/---

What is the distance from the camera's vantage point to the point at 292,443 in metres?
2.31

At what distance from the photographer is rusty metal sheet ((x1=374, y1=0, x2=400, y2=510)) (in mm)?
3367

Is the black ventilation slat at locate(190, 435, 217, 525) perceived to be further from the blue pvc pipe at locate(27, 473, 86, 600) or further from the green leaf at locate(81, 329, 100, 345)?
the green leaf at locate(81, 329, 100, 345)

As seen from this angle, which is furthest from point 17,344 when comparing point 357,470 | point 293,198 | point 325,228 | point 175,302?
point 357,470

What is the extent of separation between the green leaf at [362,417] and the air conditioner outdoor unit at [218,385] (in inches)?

\---

*Given problem*
Please rewrite the items above, changing "rusty metal sheet" to "corrugated iron panel" wherever it occurs and leaving everything else as it is.

*Response to this exercise*
What is the distance from the camera's vantage point to the point at 292,443 in metres?
2.31

At what distance from the photographer is corrugated iron panel ((x1=374, y1=0, x2=400, y2=510)) (in mm)?
3367

Is the black ventilation slat at locate(190, 435, 217, 525) perceived to be further from the blue pvc pipe at locate(27, 473, 86, 600) or further from the green leaf at locate(81, 329, 100, 345)?
the green leaf at locate(81, 329, 100, 345)

As seen from this angle, which is furthest from point 17,344 when comparing point 357,470 | point 293,198 | point 325,228 | point 175,302?
point 357,470

What is the extent of separation between the green leaf at [362,417] and the air conditioner outdoor unit at [218,385] (in inches)?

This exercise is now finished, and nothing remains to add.